■ **Assignment**:
Every line of the listing below should be written out exactly, minus its pictures.

■ **The data**:
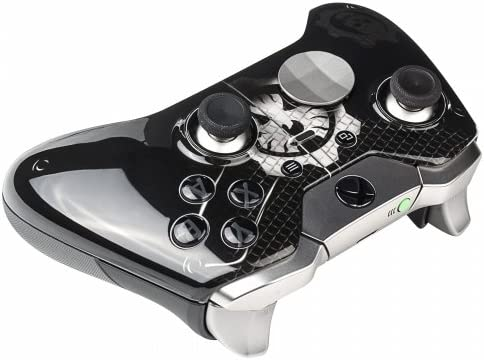 Amazon Black Night Xbox One Elite Rapid Fire Custom Modded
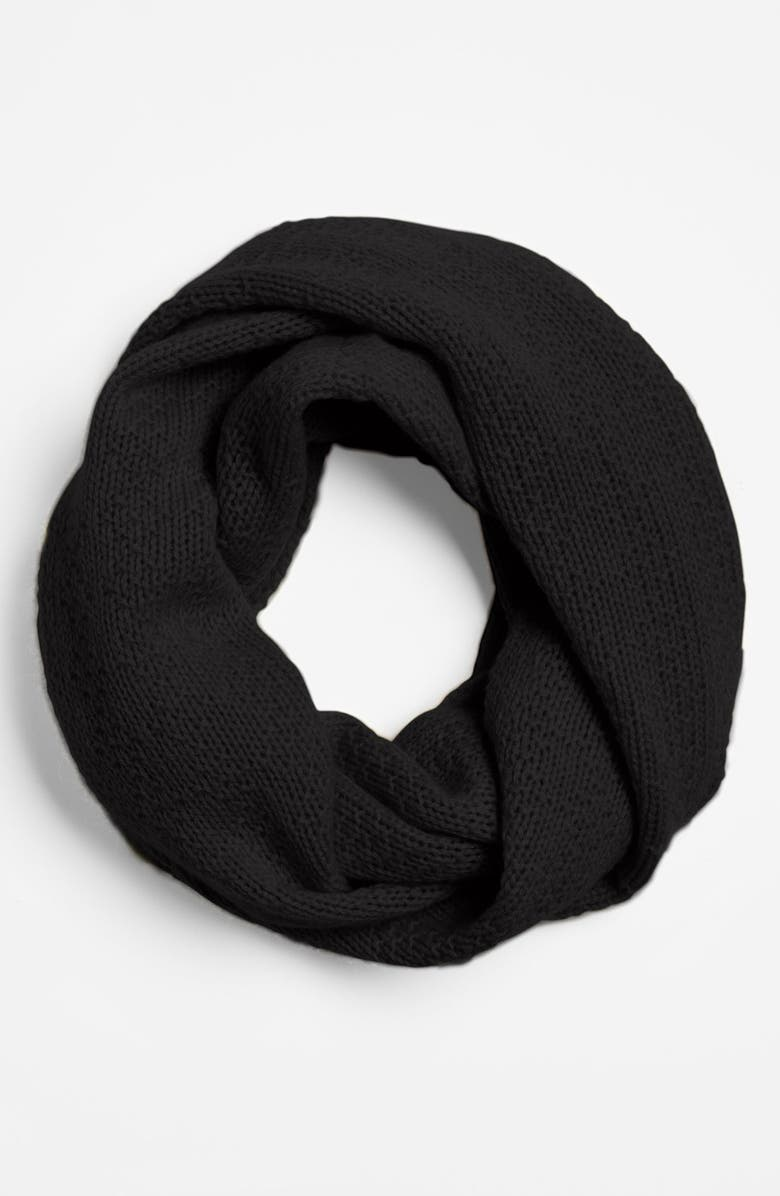NORDSTROM Pointelle Knit Cashmere Infinity Scarf, Main, color, 001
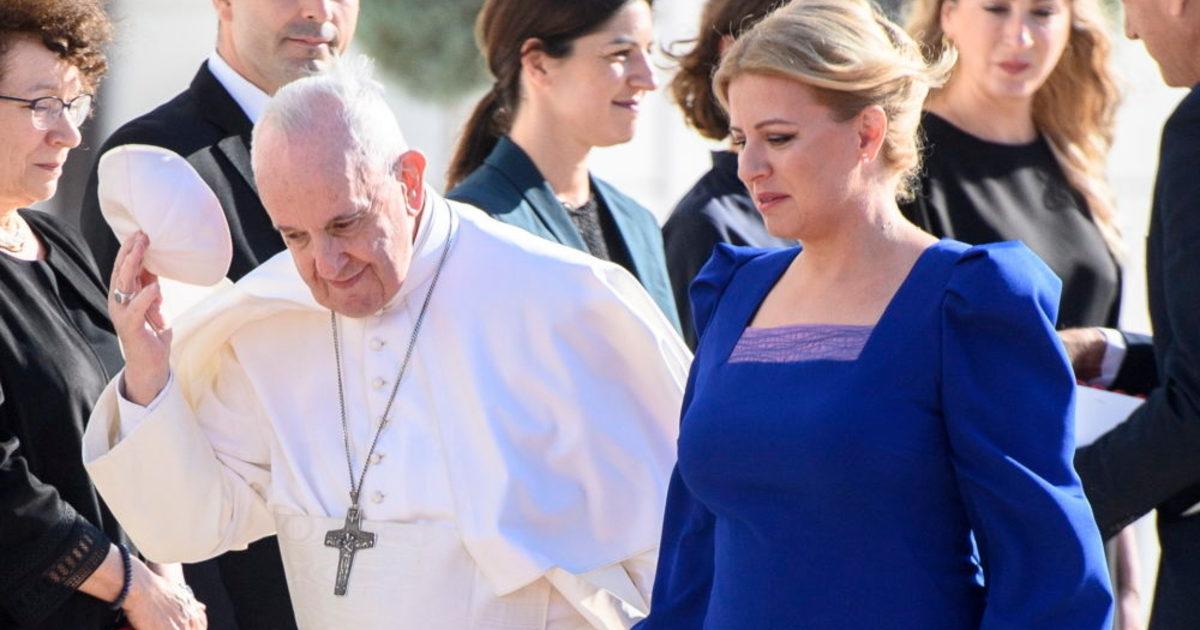 Ferenc pápa a járvány utáni európai összefogást sürgette Pozsonyban | Demokrata
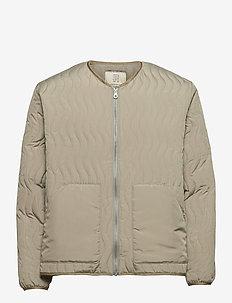 Antton Quilt Jacket - vestes matelassées - light moss green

■ **Your response**:
 Amazon Black Night Xbox One Elite Rapid Fire Custom Modded
NORDSTROM Pointelle Knit Cashmere Infinity Scarf, Main, color, 001
 Ferenc pápa a járvány utáni európai összefogást sürgette Pozsonyban | Demokrata
 Antton Quilt Jacket - vestes matelassées - light moss green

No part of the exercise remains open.